Early retirement

By: Francis B. Ongkingco September 17,2016 - 10:04 AM

The Grade 4 boy looked haggardly beat up. I playfully messed up his hair to distract him and said, “You look like a steamroller had just ran over you, dude!”

“Worse, Father!”

“Really!?” I wondered what could be more fatal than what I described.

“I want an early retirement!” he said adamantly.

I explained that retirement only applies to someone who has been working in a job for a long time. After some years, he decides to dedicate himself to something different.

Moreover, retirement doesn’t always mean “the start of doing nothing.”

The young fellow was alert enough to stop eye-ball rolling me.

I must have reminded him of his mother!

Although many young people may not fully capture what adults say, it is sad that many of today’s young generation are being bred to already consider “early retirement.”

David Brooks, in his book Road to Character, observes how children are being raised by parents with a “conditional love” that forms their skills, talents, tasks and accomplishments instead of their character.

He says there are two important defining features of child rearing today: “children are now praised to an unprecedented degree” and “they are honed to an unprecedented degree.” He explains:

“These two great trends — greater praise and greater honing — combine in interesting ways. Children are bathed in love, but it is often directional love. Parents shower their kids with affection, but it is not simple affection, it is meritocratic affection — it is intermingled with the desire to help their children achieve worldly success.
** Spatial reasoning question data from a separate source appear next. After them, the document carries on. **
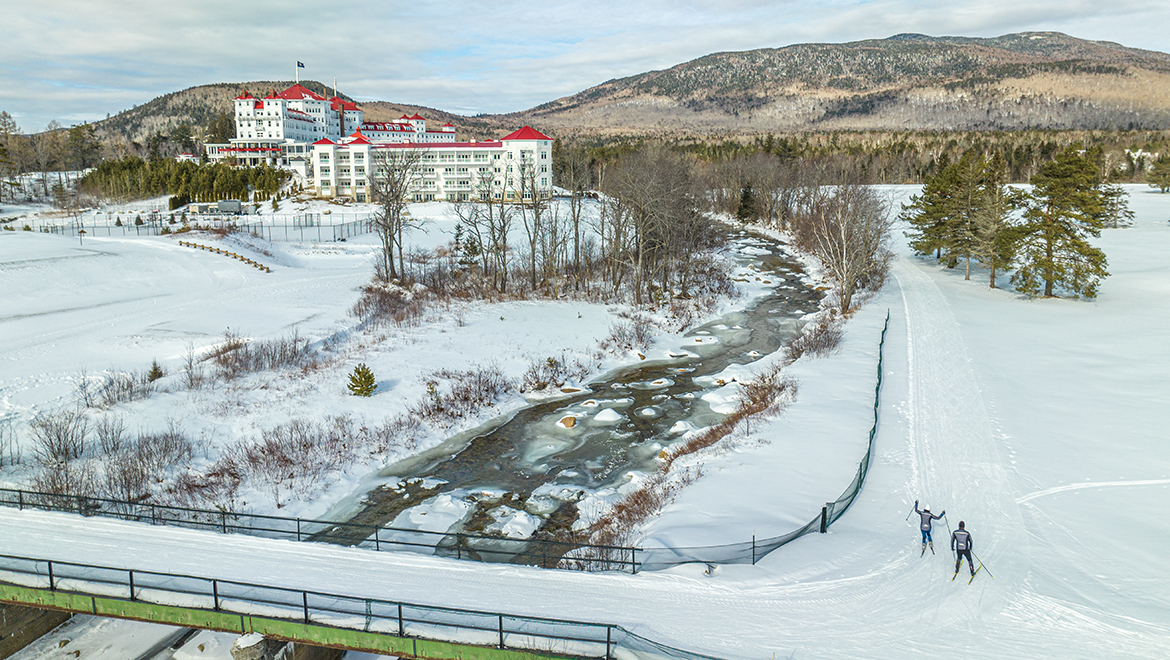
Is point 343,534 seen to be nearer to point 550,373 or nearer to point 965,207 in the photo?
point 550,373

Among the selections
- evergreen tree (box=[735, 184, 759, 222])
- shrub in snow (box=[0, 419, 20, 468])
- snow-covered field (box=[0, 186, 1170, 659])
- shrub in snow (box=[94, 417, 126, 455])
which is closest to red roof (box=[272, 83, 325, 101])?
evergreen tree (box=[735, 184, 759, 222])

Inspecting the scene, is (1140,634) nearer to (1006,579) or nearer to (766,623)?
(1006,579)

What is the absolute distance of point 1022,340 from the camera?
35.5m

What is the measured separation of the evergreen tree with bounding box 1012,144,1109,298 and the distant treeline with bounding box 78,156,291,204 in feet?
310

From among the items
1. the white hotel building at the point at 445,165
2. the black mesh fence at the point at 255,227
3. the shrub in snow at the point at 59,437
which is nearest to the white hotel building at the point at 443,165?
the white hotel building at the point at 445,165

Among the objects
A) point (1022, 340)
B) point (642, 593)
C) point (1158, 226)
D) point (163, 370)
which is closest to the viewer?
point (642, 593)

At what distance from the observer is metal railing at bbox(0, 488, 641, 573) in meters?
15.9

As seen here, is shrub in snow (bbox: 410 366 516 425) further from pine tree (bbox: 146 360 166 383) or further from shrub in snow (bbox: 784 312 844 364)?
shrub in snow (bbox: 784 312 844 364)

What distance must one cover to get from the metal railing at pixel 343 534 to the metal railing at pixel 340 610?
7.35 feet

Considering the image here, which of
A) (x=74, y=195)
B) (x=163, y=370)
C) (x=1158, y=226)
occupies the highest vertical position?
(x=74, y=195)

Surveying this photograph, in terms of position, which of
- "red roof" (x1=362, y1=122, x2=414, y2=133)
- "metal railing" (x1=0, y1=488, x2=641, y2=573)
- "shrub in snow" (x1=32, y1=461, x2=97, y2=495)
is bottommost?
"metal railing" (x1=0, y1=488, x2=641, y2=573)

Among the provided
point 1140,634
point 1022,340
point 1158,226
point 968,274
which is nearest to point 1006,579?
point 1140,634

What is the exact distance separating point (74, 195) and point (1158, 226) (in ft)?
479

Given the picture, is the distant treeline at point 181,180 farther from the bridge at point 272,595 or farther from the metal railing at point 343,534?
the bridge at point 272,595
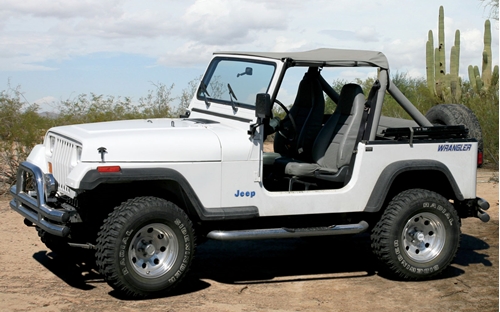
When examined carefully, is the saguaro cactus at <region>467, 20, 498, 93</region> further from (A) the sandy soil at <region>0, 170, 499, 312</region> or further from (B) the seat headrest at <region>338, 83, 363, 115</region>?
(B) the seat headrest at <region>338, 83, 363, 115</region>

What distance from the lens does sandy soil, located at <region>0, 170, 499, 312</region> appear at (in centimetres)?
579

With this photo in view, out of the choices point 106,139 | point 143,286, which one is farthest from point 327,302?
point 106,139

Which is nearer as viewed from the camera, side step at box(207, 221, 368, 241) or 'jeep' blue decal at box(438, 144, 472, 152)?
side step at box(207, 221, 368, 241)

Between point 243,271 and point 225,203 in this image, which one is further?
point 243,271

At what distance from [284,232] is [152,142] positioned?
137 cm

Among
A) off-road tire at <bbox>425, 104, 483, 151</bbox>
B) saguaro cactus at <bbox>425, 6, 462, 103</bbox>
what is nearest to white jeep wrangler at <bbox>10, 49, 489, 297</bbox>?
off-road tire at <bbox>425, 104, 483, 151</bbox>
“But the whole situation is more fraught than it appears at first glance. Some children assume that this merit-tangled love is the natural order of the universe. The tiny blips of approval and disapproval are built into the fabric of communication so deep that it is below the level of awareness. Enormous internal pressure is generated by the growing assumption that it is necessary to behave in a certain way to be worthy of another’s love.” (Road to Character, Chapter 10: The Big Me)
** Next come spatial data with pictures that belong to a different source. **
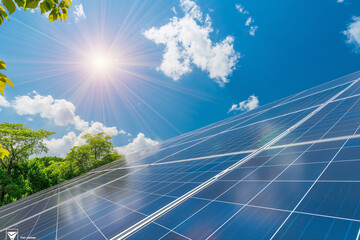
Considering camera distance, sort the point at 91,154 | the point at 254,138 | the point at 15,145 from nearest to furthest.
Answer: the point at 254,138
the point at 15,145
the point at 91,154

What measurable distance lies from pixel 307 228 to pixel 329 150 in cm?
271

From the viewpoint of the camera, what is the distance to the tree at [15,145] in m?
28.2

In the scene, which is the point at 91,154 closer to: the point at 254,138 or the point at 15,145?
the point at 15,145

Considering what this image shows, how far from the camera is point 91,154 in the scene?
3934 cm

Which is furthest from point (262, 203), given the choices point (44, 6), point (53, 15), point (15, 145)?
point (15, 145)

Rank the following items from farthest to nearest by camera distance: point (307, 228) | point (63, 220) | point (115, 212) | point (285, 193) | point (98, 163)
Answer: point (98, 163), point (63, 220), point (115, 212), point (285, 193), point (307, 228)

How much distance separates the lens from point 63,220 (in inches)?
207

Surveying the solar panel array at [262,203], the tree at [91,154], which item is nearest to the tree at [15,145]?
the tree at [91,154]

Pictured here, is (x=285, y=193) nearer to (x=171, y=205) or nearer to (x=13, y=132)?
(x=171, y=205)

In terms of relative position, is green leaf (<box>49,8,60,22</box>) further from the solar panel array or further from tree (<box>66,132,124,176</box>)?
tree (<box>66,132,124,176</box>)

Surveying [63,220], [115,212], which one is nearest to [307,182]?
[115,212]

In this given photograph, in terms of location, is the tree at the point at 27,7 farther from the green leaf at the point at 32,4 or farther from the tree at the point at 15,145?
the tree at the point at 15,145

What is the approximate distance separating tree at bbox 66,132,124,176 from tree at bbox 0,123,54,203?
5.70 meters

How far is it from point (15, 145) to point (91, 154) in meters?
12.9
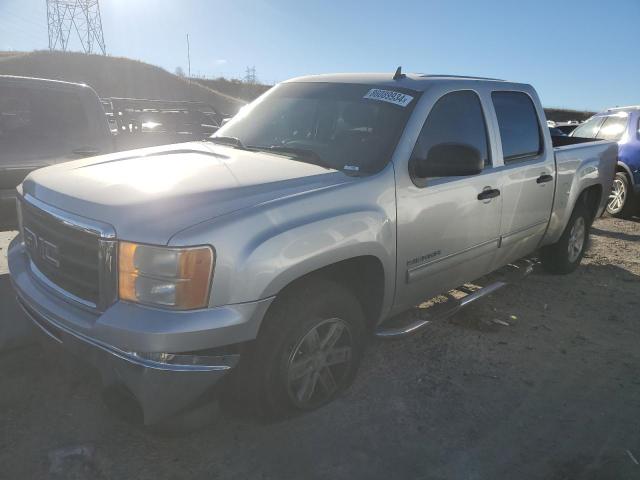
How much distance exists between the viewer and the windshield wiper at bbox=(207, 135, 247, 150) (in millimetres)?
3609

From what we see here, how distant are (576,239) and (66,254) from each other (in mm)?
5082

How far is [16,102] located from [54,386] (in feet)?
9.67

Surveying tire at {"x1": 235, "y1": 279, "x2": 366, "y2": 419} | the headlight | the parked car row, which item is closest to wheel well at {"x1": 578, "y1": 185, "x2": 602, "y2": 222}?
tire at {"x1": 235, "y1": 279, "x2": 366, "y2": 419}

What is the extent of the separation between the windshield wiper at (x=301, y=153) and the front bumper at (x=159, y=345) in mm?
1064

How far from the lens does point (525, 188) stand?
4.18m

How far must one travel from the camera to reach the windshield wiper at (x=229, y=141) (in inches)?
142

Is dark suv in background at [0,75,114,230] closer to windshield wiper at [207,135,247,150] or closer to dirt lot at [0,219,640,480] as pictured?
dirt lot at [0,219,640,480]

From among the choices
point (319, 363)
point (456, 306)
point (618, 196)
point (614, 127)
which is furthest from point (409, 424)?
point (614, 127)

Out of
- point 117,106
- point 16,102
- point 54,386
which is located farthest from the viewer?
point 117,106

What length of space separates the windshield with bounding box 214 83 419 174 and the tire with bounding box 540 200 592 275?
293 cm

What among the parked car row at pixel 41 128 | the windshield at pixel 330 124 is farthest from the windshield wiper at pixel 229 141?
the parked car row at pixel 41 128

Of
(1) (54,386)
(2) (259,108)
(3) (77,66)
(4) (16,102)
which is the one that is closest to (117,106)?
(4) (16,102)

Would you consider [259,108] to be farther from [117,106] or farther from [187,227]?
[117,106]

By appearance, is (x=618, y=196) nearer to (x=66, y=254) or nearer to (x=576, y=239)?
(x=576, y=239)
In these incisive points we begin to understand that there may be some weight after all to children’s claim about being “stressed” or wanting to “retire early.”
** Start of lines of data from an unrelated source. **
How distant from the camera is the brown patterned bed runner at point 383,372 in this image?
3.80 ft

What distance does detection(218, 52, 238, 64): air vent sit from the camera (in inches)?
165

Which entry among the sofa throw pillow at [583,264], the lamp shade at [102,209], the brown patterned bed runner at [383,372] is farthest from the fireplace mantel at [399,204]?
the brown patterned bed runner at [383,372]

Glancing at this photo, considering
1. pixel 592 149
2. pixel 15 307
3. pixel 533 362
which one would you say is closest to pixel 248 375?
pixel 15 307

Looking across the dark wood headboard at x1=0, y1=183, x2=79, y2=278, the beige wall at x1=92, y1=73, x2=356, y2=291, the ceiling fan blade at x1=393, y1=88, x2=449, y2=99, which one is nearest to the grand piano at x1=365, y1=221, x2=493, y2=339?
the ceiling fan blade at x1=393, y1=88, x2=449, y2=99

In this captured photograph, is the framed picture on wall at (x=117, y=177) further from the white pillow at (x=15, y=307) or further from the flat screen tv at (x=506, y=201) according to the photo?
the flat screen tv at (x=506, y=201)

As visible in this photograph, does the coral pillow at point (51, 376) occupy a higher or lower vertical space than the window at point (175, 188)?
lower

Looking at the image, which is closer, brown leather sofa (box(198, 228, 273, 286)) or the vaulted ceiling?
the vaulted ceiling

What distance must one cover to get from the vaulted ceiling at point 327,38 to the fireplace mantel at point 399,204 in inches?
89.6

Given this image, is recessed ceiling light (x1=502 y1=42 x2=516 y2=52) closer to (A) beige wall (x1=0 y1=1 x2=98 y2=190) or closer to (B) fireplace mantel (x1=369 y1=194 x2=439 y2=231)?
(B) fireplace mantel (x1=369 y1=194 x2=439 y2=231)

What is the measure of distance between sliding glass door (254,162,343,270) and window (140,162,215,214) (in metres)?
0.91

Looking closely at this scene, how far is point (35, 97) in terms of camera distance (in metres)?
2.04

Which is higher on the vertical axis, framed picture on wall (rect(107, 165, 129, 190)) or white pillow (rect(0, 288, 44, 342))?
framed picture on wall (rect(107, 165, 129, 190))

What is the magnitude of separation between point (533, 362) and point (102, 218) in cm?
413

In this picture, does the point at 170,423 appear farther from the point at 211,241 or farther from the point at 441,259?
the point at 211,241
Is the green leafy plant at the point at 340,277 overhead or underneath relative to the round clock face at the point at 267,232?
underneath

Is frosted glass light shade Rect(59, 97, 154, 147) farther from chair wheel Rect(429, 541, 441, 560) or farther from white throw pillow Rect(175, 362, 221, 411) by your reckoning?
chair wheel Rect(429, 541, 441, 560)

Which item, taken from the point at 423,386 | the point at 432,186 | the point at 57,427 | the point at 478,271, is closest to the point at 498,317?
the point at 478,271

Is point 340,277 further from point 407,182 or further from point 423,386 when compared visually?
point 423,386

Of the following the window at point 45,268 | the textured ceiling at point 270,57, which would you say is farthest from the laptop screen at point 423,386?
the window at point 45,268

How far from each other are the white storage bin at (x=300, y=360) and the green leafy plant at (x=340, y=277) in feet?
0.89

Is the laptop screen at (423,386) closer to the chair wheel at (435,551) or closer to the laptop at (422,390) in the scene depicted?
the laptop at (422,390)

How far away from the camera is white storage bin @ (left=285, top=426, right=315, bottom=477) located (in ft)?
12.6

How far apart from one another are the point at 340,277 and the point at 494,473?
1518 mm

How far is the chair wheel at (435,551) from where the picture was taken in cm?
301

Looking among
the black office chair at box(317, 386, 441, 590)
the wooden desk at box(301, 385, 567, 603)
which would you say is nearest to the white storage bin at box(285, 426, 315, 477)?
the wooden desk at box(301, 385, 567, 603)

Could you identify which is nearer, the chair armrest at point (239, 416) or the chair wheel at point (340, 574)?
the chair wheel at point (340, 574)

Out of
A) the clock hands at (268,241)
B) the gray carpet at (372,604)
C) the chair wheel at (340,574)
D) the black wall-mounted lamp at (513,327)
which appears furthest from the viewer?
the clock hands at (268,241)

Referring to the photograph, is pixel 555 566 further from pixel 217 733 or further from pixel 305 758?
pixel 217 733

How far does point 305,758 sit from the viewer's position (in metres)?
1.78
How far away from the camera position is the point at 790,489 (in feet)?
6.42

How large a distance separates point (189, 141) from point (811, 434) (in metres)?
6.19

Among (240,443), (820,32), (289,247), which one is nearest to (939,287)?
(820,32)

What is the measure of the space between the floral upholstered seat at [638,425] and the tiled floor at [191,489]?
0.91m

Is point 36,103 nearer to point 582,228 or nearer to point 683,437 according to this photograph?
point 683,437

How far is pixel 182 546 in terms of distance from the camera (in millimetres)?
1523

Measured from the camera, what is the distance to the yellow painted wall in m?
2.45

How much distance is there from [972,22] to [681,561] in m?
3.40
It isn’t because they don’t want to do anything. It is more like they don’t know how and are thus reluctant to face the challenges and hardships of life on their own. It seems more emphasis is placed on educating them for their profession rather than for life.

Brooks adds another interesting description of this conditional love:

“Some parents unconsciously regard their children as something like an art project, to be crafted through mental and emotional engineering. There is some parental narcissism here, the insistence that your children go to colleges and lead lives that will give the parents status and pleasure.” (Ibid.)

Under the layer of multiple successes, awards, achievements and promotions is the atrophied and wrinkled layer of the person’s character that was left unattended or undeveloped through the years. The glaring consequence of a parental conditional love on their children is thus described:

“This conditional love is like acid that dissolves children’s internal criteria, their capacity to make their own decisions about their own interests, careers, marriages, and life in general.” (Ibid.)

The solution to this trend within the family and society is not easy. But we could as parents, guardians and educators reflect on Pope Francis’ words to the youth.

“God expects something from you. God wants something from you. God hopes in you. God comes to break down all our fences. He comes to open the doors of our lives, our dreams, our ways of seeing things. God comes to break open everything that keeps you closed in. He is encouraging you to dream. He wants to make you see that, with you, the world can be different. For the fact is, unless you offer the best of yourselves, the world will never be different.” (World Youth Day, Vigil Mass, Poland 2016)

We could convey these invisible ideals to them without “retiring ourselves” or “throwing in the towel” when dealing with so-called millennials. But we must take the first steps to get out of our own shells and climb down from the walls we have built around our egos.

Only then, will we be genuine witnesses and guides who can constantly seek ways and means to invite the youth to leave their artificial shells of comfort and insecurity and walk with them to take on the daily adventures of life and love.